My father, sisters, and I shared caregiver duties, watching her with vigilance, and balancing a new dynamic in our family. I found myself sleeping on my mother’s bedroom floor to prevent her from wandering in the night. We were a private family and did not discuss my mom’s illness very much outside our immediate circle. When caring for her, our world became small, our routine focused on keeping her safe. My sisters and I wondered, Will we be next?

It would be different if my mom were diagnosed today. Nearly two decades later, we know so much more about this disease. Improvements in detection, diagnosis, and medicines are offering new hope for slowing its progression. 

Studies have confirmed we have the greatest opportunity to impact this disease in its earliest stages, when some people may initially show only subtle changes in memory and thinking that differ from normal aging. People at this state, often with mild cognitive impairment, may encounter minor challenges in everyday living, and may be younger and appear healthier than society has traditionally portrayed.

Innovations in diagnostics are now able to identify underlying disease pathology—clumps of amyloid plaques in the brain. And emerging blood tests hold promise to speed and simplify diagnosis with remarkable accuracy. Just years ago, for patients like my mom, a confirmed diagnosis wasn’t even possible until after death.

Changing perceptions of Alzheimer’s disease

Moving forward, it will take all of us—people with Alzheimer’s disease, providers, and families—to change how we view this disease and how we treat it.

More people need to be aware about the importance of the early detection of symptoms, often in the primary care setting, and reducing the stigma surrounding the disease so that more people are diagnosed. Today it can take more than two years on average to diagnose Alzheimer’s after the first symptom is detected. We need health care providers to include cognitive assessments and advanced diagnostics routinely in their clinical practice when Alzheimer’s disease is suspected. And, we must advocate for access and reimbursement for diagnostic tests as well as treatments. 

We need greater equity across disease states, races, genders, and generations. Promoting available and affordable options across geographic and socioeconomic boundaries and allowing care close to home should be a priority.
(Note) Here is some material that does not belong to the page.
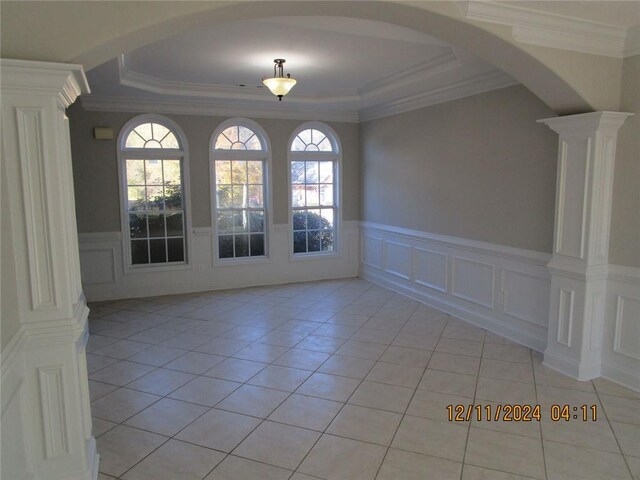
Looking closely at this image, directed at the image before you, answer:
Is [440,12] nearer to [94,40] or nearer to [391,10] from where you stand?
[391,10]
As a new generation of caregivers begin to take responsibility for their mothers, fathers, and families, we should make sure these newly diagnosed individuals are helped as early in their disease as possible.

The progress we are now realizing will lead to more investment and research in Alzheimer’s disease that will unlock further understanding and open the door to address other neurodegenerative conditions. This moment will be a catalyst to drive progress toward understanding diseases such as ALS, Parkinson’s, and multiple sclerosis. This is all within our reach: What were breakthroughs in science and care in cancer and cardiovascular disease in previous decades are now routine in how we treat these patients today. The same can be true in neurodegenerative disease.
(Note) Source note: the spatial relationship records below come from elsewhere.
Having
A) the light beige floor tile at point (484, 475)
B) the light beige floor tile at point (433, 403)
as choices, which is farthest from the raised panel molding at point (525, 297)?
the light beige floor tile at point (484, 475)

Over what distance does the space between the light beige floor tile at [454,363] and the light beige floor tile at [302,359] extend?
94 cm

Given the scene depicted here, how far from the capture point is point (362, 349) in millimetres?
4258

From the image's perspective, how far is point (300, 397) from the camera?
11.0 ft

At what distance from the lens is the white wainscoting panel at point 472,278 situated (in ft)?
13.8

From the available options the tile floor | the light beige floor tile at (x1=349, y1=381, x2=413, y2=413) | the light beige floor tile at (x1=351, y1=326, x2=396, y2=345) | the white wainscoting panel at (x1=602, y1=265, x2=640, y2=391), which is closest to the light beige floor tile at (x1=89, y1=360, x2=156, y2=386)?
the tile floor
Looking back on my mom’s experience, I remain deeply grateful that she continued to recognize my dad, my sisters, and me through the end of her life. When I held her hand and looked into her eyes as she passed away, I found comfort in knowing that she did not see a stranger, but a loving daughter who had felt a lifetime of love and care.

Scientific breakthroughs came too late for my mom. but they are not too late for people diagnosed today. The story of Alzheimer’s is now being rewritten. We have the chance to truly change the trajectory of this disease for many people, and we need to act with urgency to help them and those that love them. I would have given so much to have more time with my mom, and I am so glad that many families now have that chance for more time.